Les chiffres expliquent mieux l’ambiance que n’importe quelle image de presse soigneusement retouchée. En 2025, le chiffre d’affaires de Porsche a reculé à 36,27 milliards d’euros, tandis que le résultat opérationnel s’est contracté à 413 millions d’euros.
Un nouvel espace s’ouvre au-dessus de la 911
Leiters n’a pas précisé quelle forme pourrait prendre cette nouvelle supercar. C’est aussi ce qui rend l’histoire intéressante. Porsche a volontairement laissé la porte entrouverte, car dans cette partie du marché, un secret coûteux peut presque fonctionner aussi bien qu’une voiture aboutie.
Le dernier modèle à évoluer à cette altitude était la 918 Spyder, dont la production s’est arrêtée en 2015. Puis, en 2023, Porsche a dévoilé le concept Mission X, une hypercar électrique biplace. L’idée, de toute évidence, n’a jamais quitté la table.
C’est important, car Porsche ne se contente pas de jouer avec des fantasmes. La marque sonde une couche plus riche du marché, où la rareté, la mise en scène et les options sur mesure continuent de faire une grande partie du travail.
Il y a aussi de la place pour un nouveau vaisseau amiral au-dessus du Cayenne
La même logique ne s’arrête pas aux sportives. Porsche a également confirmé qu’il étudiait des modèles positionnés au-dessus du Cayenne. Des informations de Bloomberg et des échos plus récents dans l’industrie suggèrent que l’entreprise a en tête un grand SUV, apparenté à l’Audi Q9, et qui pourrait ne plus reposer uniquement sur l’électrique.

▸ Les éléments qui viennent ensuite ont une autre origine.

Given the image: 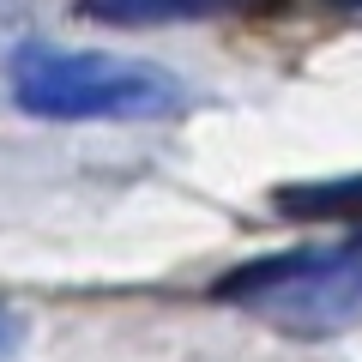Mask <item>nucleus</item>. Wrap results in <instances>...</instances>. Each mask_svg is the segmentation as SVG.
<instances>
[{
    "label": "nucleus",
    "mask_w": 362,
    "mask_h": 362,
    "mask_svg": "<svg viewBox=\"0 0 362 362\" xmlns=\"http://www.w3.org/2000/svg\"><path fill=\"white\" fill-rule=\"evenodd\" d=\"M211 302L247 314L284 338L320 344L362 326V230L320 247H284V254L247 259L211 284Z\"/></svg>",
    "instance_id": "obj_1"
},
{
    "label": "nucleus",
    "mask_w": 362,
    "mask_h": 362,
    "mask_svg": "<svg viewBox=\"0 0 362 362\" xmlns=\"http://www.w3.org/2000/svg\"><path fill=\"white\" fill-rule=\"evenodd\" d=\"M13 103L37 121H163L181 115V85L127 54L18 42Z\"/></svg>",
    "instance_id": "obj_2"
},
{
    "label": "nucleus",
    "mask_w": 362,
    "mask_h": 362,
    "mask_svg": "<svg viewBox=\"0 0 362 362\" xmlns=\"http://www.w3.org/2000/svg\"><path fill=\"white\" fill-rule=\"evenodd\" d=\"M254 0H78V13L97 25H187V18L247 13Z\"/></svg>",
    "instance_id": "obj_3"
},
{
    "label": "nucleus",
    "mask_w": 362,
    "mask_h": 362,
    "mask_svg": "<svg viewBox=\"0 0 362 362\" xmlns=\"http://www.w3.org/2000/svg\"><path fill=\"white\" fill-rule=\"evenodd\" d=\"M278 206H284L290 218H350V223H362V175L278 187Z\"/></svg>",
    "instance_id": "obj_4"
},
{
    "label": "nucleus",
    "mask_w": 362,
    "mask_h": 362,
    "mask_svg": "<svg viewBox=\"0 0 362 362\" xmlns=\"http://www.w3.org/2000/svg\"><path fill=\"white\" fill-rule=\"evenodd\" d=\"M18 344H25V320H18V314L0 302V362H13V356H18Z\"/></svg>",
    "instance_id": "obj_5"
}]
</instances>
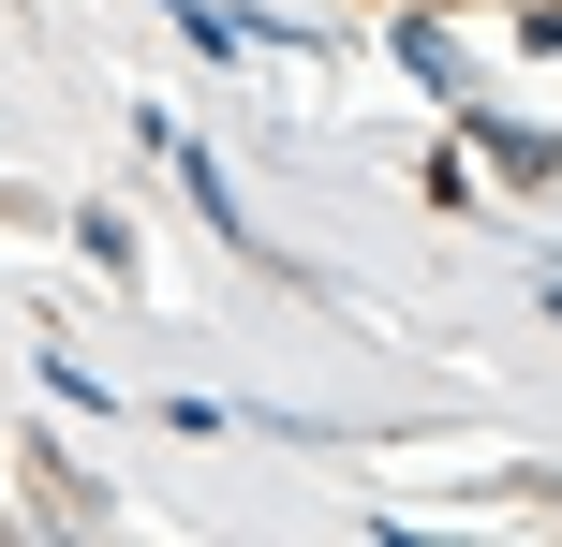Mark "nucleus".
I'll return each mask as SVG.
<instances>
[]
</instances>
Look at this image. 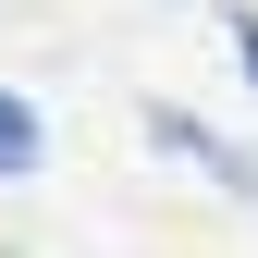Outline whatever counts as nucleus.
I'll use <instances>...</instances> for the list:
<instances>
[{"label": "nucleus", "mask_w": 258, "mask_h": 258, "mask_svg": "<svg viewBox=\"0 0 258 258\" xmlns=\"http://www.w3.org/2000/svg\"><path fill=\"white\" fill-rule=\"evenodd\" d=\"M148 148H160V160H197L221 197H258V160H246V148H221L209 123H197V111H172V99H148Z\"/></svg>", "instance_id": "nucleus-1"}, {"label": "nucleus", "mask_w": 258, "mask_h": 258, "mask_svg": "<svg viewBox=\"0 0 258 258\" xmlns=\"http://www.w3.org/2000/svg\"><path fill=\"white\" fill-rule=\"evenodd\" d=\"M37 172H49V123L0 86V184H37Z\"/></svg>", "instance_id": "nucleus-2"}, {"label": "nucleus", "mask_w": 258, "mask_h": 258, "mask_svg": "<svg viewBox=\"0 0 258 258\" xmlns=\"http://www.w3.org/2000/svg\"><path fill=\"white\" fill-rule=\"evenodd\" d=\"M234 61H246V86H258V13H234Z\"/></svg>", "instance_id": "nucleus-3"}]
</instances>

La trajectoire semble désormais favoriser les moteurs thermiques et les hybrides. Dans le segment du luxe, la flexibilité vaut aujourd’hui plus que la pureté idéologique. Les acheteurs de ce niveau de marché apprécient toujours les grandes déclarations sur l’avenir, mais ils aiment aussi pouvoir aller quelque part sans organiser leur vie autour d’une borne.
L’argent oblige la légende à réfléchir plus sobrement
Porsche ne parle pas d’un nouveau modèle porte-étendard dans le vide. L’entreprise a indiqué qu’elle allait simplifier le management, réduire les strates hiérarchiques et baisser les coûts. Les ventes sont tombées à 279 449 voitures en 2025, soit une baisse de 10,1 pour cent. La rentabilité sur ventes a glissé de 14,1 pour cent à 1,1 pour cent.

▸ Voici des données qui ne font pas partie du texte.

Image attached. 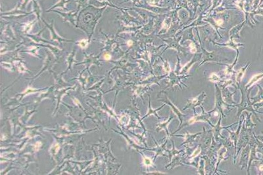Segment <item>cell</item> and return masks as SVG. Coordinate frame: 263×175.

Porsche espère remonter entre 5,5 et 7,5 pour cent en 2026, mais l’entreprise reconnaît elle-même que les conditions de marché resteront difficiles, en particulier en Chine et dans la guerre des prix des voitures électriques. En clair, une nouvelle halo car ne naîtrait pas du seul romantisme. Elle répondrait aussi à un besoin bien plus prosaïque, relever les marges.
C’est le fil conducteur de tout cela. La marque semble chercher la croissance via des volumes plus faibles, des prix plus élevés et davantage de personnalisation. Ferrari joue le même jeu, mais depuis une position bien plus solide. En 2025, sa marge EBIT a atteint 29,5 pour cent et son carnet de commandes s’étirait jusqu’à la fin de 2027, tandis que Porsche tente d’appliquer la même logique du luxe pour se stabiliser après une année éprouvante.
La recette est ancienne, au fond. Vendre moins de voitures, les facturer plus cher et donner à chaque client le sentiment d’être traité de manière unique. La différence, c’est qu’à Stuttgart, le plat est désormais servi d’une main nettement moins sûre.